What is expected => Revise the stretch of lines from the line containing "Is the illuminated" through the line containing "Answer: (x=25, y=109)", replacing "tree" with "shrub" and leaving everything else unchanged.

[Spatial relationship records]
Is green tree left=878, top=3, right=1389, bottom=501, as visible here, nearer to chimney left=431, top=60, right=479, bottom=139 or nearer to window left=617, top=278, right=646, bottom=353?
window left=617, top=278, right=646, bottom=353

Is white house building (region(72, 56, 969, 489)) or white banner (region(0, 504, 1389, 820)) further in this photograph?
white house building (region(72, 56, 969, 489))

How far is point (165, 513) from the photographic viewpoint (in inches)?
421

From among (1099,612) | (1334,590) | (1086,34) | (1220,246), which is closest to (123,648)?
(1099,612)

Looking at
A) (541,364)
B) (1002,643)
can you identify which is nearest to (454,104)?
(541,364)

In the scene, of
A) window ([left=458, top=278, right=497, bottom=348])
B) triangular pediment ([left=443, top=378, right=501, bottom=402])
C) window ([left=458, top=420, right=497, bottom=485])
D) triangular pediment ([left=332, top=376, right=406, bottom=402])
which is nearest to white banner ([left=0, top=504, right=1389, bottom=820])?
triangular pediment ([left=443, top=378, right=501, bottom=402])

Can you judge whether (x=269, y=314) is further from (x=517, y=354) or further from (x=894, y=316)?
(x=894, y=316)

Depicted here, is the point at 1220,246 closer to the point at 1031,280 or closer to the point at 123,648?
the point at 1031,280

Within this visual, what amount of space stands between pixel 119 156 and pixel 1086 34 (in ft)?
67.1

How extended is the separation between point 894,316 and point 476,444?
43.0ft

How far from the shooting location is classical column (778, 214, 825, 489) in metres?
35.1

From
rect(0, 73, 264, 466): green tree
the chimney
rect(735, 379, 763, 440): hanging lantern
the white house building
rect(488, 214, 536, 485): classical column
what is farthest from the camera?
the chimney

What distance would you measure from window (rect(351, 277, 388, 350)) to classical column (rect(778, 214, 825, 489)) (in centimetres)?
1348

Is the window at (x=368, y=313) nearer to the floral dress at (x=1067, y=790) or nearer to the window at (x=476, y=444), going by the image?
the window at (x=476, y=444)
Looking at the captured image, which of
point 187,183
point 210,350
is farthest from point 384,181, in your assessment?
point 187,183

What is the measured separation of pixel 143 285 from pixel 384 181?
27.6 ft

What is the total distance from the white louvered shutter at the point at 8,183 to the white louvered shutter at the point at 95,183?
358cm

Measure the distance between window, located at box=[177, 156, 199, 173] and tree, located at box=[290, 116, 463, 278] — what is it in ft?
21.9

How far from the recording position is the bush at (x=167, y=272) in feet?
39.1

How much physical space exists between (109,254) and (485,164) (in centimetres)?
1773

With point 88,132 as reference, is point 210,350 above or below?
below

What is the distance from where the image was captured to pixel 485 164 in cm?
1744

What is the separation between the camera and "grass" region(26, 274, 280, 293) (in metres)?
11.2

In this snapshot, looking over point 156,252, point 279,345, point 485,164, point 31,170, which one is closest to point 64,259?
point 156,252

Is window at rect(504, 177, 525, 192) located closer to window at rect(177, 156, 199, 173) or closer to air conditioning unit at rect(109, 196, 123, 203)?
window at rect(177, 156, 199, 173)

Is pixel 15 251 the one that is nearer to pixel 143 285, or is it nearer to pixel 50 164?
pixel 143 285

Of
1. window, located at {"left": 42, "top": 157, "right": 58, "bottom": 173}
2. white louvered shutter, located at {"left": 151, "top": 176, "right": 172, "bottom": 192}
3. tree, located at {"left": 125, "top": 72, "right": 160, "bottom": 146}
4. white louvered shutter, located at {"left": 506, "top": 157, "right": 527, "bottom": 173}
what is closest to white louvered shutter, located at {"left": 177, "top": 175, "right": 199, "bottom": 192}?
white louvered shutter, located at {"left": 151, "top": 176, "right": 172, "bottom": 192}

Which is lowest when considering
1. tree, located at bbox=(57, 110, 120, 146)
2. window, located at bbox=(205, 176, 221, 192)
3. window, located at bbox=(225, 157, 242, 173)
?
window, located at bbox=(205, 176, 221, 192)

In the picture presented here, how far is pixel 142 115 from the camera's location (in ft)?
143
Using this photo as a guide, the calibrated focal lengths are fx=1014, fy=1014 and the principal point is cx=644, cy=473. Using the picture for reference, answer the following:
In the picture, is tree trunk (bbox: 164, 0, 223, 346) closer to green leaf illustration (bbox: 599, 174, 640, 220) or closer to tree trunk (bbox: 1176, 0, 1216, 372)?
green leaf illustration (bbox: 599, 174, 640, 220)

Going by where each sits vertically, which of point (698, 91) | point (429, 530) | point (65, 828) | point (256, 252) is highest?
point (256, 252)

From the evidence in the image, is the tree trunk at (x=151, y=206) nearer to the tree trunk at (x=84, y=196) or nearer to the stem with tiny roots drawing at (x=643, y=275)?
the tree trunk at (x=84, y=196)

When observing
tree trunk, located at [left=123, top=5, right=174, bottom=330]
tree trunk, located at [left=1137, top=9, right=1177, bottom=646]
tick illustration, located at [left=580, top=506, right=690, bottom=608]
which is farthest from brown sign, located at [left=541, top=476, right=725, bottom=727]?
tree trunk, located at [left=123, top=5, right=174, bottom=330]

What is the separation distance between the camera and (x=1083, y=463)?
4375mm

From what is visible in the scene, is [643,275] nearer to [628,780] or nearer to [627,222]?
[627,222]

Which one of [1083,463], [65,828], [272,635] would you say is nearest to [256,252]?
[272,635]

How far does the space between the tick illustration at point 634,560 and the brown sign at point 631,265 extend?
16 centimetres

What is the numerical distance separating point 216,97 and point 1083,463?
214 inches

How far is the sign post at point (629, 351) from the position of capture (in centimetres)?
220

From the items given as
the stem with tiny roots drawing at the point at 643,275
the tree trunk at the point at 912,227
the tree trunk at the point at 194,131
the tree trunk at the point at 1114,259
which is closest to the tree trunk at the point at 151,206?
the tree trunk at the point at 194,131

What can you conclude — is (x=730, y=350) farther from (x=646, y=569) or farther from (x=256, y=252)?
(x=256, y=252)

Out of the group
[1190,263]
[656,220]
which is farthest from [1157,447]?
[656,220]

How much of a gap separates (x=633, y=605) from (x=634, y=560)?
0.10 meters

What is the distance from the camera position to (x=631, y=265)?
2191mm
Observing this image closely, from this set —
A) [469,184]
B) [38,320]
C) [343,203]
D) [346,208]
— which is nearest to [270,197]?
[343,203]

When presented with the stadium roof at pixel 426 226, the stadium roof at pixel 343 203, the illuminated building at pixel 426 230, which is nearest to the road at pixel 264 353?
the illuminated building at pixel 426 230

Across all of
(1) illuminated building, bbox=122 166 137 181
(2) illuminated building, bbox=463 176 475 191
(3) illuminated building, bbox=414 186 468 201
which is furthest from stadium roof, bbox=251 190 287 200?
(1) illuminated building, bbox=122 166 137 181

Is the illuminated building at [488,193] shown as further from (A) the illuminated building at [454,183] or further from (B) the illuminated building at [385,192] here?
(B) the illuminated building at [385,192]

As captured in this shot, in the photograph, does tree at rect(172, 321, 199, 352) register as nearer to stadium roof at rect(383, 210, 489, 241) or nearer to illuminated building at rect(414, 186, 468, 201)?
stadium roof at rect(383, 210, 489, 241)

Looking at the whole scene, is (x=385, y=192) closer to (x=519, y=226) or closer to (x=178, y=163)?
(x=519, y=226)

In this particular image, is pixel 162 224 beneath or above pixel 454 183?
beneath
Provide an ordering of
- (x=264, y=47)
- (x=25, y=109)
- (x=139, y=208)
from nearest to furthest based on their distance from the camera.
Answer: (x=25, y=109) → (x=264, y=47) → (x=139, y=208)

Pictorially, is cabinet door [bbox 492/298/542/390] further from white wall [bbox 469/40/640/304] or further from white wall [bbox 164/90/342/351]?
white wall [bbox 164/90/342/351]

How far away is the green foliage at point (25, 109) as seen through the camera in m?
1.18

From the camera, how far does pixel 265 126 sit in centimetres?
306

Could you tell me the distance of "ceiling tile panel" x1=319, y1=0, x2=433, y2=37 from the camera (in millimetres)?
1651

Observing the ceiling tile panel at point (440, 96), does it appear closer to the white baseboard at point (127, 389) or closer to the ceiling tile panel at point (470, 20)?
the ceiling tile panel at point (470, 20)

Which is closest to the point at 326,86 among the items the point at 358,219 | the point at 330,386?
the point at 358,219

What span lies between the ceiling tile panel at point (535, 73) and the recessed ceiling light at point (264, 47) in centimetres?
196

The result =>
Is the illuminated building at [488,193] shown as further from (A) the illuminated building at [454,183] or further from (B) the illuminated building at [385,192] here?
(B) the illuminated building at [385,192]

As captured in this shot, in the photograph, does shrub at rect(172, 321, 199, 352) register as nearer to stadium roof at rect(383, 210, 489, 241) or nearer to illuminated building at rect(414, 186, 468, 201)?
stadium roof at rect(383, 210, 489, 241)

Looking at the whole scene, is (x=385, y=192) closer to (x=519, y=226) or closer to (x=178, y=163)?
(x=519, y=226)

In this particular image, is pixel 162 224 beneath or above pixel 454 183?
beneath
Provide an ordering of
- (x=264, y=47)
- (x=25, y=109)
- (x=139, y=208)
from nearest to furthest based on their distance from the camera.
Answer: (x=25, y=109) → (x=264, y=47) → (x=139, y=208)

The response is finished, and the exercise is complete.